__WORK INSTRUCTIONS__
Return all entries precisely as they stand, without the images.

__Stored entries__
** start **
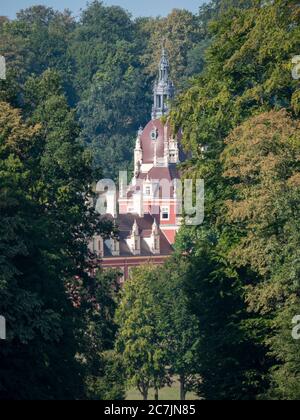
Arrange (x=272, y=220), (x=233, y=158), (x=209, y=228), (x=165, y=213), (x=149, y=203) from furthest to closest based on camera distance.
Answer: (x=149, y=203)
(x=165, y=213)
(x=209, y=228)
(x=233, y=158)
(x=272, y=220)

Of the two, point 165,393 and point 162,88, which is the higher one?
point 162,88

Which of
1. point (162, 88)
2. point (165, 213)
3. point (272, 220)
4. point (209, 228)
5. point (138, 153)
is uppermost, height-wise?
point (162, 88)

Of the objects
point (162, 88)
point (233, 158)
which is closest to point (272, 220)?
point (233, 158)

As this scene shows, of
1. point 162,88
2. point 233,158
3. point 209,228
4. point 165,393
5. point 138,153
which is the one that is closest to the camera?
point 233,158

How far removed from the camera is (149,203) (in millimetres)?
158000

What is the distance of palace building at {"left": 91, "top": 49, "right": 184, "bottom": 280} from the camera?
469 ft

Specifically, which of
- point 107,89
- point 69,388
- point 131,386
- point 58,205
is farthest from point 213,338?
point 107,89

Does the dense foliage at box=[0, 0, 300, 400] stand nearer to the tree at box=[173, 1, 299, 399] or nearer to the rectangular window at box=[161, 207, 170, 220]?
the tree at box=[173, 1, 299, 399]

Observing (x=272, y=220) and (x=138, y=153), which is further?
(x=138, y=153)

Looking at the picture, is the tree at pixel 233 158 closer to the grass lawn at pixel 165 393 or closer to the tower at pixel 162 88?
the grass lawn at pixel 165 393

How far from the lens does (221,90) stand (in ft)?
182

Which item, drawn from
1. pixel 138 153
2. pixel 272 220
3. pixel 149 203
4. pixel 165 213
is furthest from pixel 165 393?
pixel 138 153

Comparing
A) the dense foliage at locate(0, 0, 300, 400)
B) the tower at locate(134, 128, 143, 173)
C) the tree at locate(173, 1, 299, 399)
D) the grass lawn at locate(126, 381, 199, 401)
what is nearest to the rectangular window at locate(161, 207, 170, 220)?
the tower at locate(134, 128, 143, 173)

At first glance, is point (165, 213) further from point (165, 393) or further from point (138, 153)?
** end **
__EXPECTED ANSWER__
Arrange (x=272, y=220), (x=233, y=158), (x=209, y=228), (x=165, y=213), (x=149, y=203) from furthest to closest based on camera distance.
Answer: (x=149, y=203)
(x=165, y=213)
(x=209, y=228)
(x=233, y=158)
(x=272, y=220)

Of the two, point 165,393 and point 162,88, which is the higher one?
point 162,88

Which of
1. point (162, 88)
2. point (165, 213)
3. point (272, 220)
4. point (209, 228)
5. point (138, 153)
is uppermost, height-wise?
point (162, 88)

Of the objects
point (162, 88)
point (233, 158)
which is closest to point (272, 220)?
point (233, 158)

As this scene shows, of
1. point 162,88
2. point 233,158
3. point 209,228
4. point 165,393
5. point 138,153
which is the one that is closest to the camera?
point 233,158

How far removed from the camera is (149,203) (in millimetres)?
158000

What is the distance of palace building at {"left": 91, "top": 49, "right": 184, "bottom": 280} from the camera?
469 ft

Specifically, which of
- point 107,89
- point 69,388
- point 131,386
- point 58,205
is farthest from point 213,338?
point 107,89

Does the dense foliage at box=[0, 0, 300, 400] stand nearer to the tree at box=[173, 1, 299, 399] or nearer to the rectangular window at box=[161, 207, 170, 220]?
the tree at box=[173, 1, 299, 399]

Observing (x=272, y=220) and (x=138, y=153), which is further?
(x=138, y=153)

Looking at the picture, is the tree at pixel 233 158 closer to the grass lawn at pixel 165 393 or closer to the tower at pixel 162 88?
the grass lawn at pixel 165 393

How far from the lens does (221,90) stand (in ft)?
182

Which item, drawn from
1. pixel 138 153
2. pixel 272 220
3. pixel 149 203
4. pixel 165 213
is furthest from pixel 165 393?
pixel 138 153

Comparing
A) the dense foliage at locate(0, 0, 300, 400)
B) the tower at locate(134, 128, 143, 173)
C) the tree at locate(173, 1, 299, 399)
D) the grass lawn at locate(126, 381, 199, 401)
what is nearest to the rectangular window at locate(161, 207, 170, 220)?
the tower at locate(134, 128, 143, 173)

At first glance, is point (165, 213) further from point (165, 393) or further from point (138, 153)?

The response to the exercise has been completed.